This year’s must-have product for Lidl shoppers was not the stollen or glühwein of the German supermarket, but its branded Christmas sweater, which set a sharp increase in sales this festive season.
Lidl had a 2.6 per cent increase in sales in the UK in the four weeks leading up to December 26, 2021, representing a 21 per cent increase compared to pre-pandemic levels from two years ago.
The supermarket revealed that its Christmas sweaters, launched in 2020, were fastest selling item in the so-called “middle of Lidl” corridor, which offers an eclectic selection of non-grocery items. Lidl said it sold the equivalent of a jumper every two seconds on the first day they were on sale.
Despite the festive cheers, the company’s CEO in the UK warned that he would stick to a promise of being the country’s cheapest grocery store as inflation continues to put pressure on household finances.
Christian Härtnagel said: “As inflation continues to rise, I want to assure each and every one of our customers that we remain determined in our promise to be the destination of the lowest grocery prices on the market.
“Despite persistent challenges with the pandemic, customers continued to find ways to celebrate this Christmas.”
It’s coming the next day rival discounter Aldi made a similar promise. The company’s UK CEO Giles Hurley said his company “will always offer the lowest prices for groceries, no matter what.”
It will put further pressure on both chains’ “Big Four” rivals to make similar commitments to keep prices low. Of those, Sainsbury’s and Tesco will start a round of financial Christmas reporting later this week.
Lidl claimed it had attracted £ 21 million in spending from customers who had switched from other supermarkets In December.
It recorded the highest number of shoppers ever visiting its UK stores in the week leading up to Christmas, with a 14 per cent increase on the busiest day on December 23rd year-on-year.
Lidl said lamb proved to be a popular alternative to the traditional turkey for Christmas lunch, with sales rising 21 percent year-on-year while sales of its classic Christmas puddings rose 23 percent.

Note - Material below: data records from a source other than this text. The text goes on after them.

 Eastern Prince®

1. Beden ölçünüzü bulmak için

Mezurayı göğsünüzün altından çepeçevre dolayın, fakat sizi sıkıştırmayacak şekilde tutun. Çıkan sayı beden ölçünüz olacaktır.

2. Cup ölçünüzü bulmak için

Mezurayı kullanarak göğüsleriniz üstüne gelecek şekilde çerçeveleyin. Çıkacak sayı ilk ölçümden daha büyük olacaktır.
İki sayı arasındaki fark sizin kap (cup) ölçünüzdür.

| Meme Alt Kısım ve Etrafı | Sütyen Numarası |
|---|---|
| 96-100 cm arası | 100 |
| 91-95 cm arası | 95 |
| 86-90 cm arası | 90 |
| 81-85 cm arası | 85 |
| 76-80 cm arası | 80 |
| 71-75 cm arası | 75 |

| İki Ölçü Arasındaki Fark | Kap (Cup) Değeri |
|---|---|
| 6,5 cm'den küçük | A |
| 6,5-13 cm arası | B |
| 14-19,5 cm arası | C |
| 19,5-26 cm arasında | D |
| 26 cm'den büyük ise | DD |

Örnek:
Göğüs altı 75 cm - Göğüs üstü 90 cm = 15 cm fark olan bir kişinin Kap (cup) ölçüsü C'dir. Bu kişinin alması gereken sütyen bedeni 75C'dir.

It said customers “clearly felt generous” during the period when families were able to meet this year, with more than eight million Christmas cards and one million rolls of wrapping paper sold.
Lidl – which is part of the German retail group Schwartz – has more than 890 stores in the UK after opening eight new sites, with plans to launch more stores in January, including in London and Liverpool.